РАССКАЗЫ АМЕРИКАНСКИХ ПИСАТЕЛЕЙ

Марджори Киннан Ролингс

Моя мать живет в Манвилле

Сиротский приют стоит высоко в горах Каролины. Иною зимой снег заваливает все дороги и отрезает его от деревни внизу, от всего мира. Вершины гор заволакивает туман, снег вихрем несется вдоль долин, и ветер дует такой студеный, что, пока мальчуганы из приюта, дважды в день приносящие молоко в коттедж грудных младенцев, добираются до двери, пальцы у них немеют и коченеют до боли.

— А когда носишь с кухни подносы больным, — говорил Джерри, — лицо обжигает мороз, ведь руками-то его не прикроешь. У меня еще есть перчатки, — прибавил он. — А у некоторых мальчиков нет.

По его словам, он любил позднюю весну.

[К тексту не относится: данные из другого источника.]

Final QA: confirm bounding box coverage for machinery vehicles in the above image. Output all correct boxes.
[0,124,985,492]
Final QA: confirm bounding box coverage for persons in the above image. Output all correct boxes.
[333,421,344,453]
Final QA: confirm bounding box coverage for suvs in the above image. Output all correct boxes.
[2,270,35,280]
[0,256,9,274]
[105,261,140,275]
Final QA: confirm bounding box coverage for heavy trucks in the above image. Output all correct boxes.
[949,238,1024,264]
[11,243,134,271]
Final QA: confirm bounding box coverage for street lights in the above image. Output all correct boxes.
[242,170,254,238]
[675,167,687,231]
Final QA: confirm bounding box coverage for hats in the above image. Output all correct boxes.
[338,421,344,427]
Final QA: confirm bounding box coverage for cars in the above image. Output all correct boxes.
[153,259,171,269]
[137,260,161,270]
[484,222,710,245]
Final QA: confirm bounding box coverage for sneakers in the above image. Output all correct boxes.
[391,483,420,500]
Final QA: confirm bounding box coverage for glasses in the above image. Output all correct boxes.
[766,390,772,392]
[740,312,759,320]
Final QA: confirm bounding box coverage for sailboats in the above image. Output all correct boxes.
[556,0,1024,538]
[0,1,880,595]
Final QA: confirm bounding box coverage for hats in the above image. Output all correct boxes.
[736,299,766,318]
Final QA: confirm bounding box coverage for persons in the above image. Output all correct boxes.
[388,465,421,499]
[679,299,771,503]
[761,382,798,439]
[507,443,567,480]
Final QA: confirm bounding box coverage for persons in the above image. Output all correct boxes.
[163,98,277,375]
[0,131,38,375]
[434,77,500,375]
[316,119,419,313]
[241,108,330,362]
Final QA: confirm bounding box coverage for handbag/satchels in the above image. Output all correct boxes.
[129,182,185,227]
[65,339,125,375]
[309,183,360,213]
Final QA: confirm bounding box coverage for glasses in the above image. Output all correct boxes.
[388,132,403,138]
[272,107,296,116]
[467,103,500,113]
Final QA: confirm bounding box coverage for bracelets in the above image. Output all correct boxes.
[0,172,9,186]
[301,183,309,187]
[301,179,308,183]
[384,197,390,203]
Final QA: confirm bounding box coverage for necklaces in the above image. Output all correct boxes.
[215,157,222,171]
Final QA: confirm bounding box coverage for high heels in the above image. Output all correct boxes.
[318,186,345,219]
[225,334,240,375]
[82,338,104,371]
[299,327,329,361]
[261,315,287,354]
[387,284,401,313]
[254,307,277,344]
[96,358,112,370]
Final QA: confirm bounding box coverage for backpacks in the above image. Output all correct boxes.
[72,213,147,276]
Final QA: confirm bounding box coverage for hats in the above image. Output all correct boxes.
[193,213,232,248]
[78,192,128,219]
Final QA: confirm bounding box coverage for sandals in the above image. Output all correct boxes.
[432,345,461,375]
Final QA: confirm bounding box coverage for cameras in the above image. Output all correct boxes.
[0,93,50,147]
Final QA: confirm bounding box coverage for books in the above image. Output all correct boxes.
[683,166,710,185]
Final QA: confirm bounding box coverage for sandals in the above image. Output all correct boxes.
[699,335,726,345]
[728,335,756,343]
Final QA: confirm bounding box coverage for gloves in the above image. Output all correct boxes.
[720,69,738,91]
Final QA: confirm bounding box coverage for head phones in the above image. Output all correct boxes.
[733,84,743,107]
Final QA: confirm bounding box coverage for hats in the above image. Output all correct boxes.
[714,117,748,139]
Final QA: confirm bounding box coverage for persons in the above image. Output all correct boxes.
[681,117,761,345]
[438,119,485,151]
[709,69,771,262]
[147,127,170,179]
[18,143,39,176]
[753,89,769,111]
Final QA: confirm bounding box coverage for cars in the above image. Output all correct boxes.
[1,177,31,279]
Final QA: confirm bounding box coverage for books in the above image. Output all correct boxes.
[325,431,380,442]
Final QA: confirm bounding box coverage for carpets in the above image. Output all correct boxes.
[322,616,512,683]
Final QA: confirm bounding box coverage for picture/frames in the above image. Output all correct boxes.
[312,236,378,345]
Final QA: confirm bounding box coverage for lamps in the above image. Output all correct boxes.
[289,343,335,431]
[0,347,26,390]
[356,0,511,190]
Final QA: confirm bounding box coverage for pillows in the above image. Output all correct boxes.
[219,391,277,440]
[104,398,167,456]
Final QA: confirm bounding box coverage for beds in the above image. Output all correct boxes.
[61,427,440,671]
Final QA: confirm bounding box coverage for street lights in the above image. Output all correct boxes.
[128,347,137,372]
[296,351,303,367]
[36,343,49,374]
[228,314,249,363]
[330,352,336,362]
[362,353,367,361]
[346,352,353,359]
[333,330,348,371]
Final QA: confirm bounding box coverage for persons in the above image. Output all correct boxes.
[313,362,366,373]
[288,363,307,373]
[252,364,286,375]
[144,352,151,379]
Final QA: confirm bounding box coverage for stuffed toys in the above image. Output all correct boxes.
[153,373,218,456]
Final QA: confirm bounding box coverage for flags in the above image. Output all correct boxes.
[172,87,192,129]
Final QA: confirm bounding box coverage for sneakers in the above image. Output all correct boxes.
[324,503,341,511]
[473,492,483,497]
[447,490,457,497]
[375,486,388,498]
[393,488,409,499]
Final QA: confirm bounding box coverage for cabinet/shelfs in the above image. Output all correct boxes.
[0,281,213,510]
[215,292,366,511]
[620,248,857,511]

Когда цветет рододендрон и склоны гор устланы красочным ковром, мягким, словно майский ветерок, колеблющий крапчатый болиголов. Джерри называл его лавром.

— Хорошо, когда цветет лавр, — говорил он. — Он где розовый, а где белый.

Я приехала туда осенью. Я искала покоя, уединения, на руках у меня была трудная литературная работа. Мне хотелось, чтобы горный воздух выветрил малярию, нажитую слишком долгим пребыванием в субтропиках. И еще я тосковала по полыханию октябрьских кленов, снопам кукурузы, тыквам пeпо, черному ореху и взлетам холмов. Я нашла все это в хижине, принадлежавшей приюту и расположенной в полумиле от его фермы. Когда я вселялась, я попросила, чтобы мне прислали мальчика или мужчину наколоть дров для очага. Первые несколько дней стояли теплые, я находила достаточно дров вокруг хижины, никто не появлялся, и я забыла, о чем просила.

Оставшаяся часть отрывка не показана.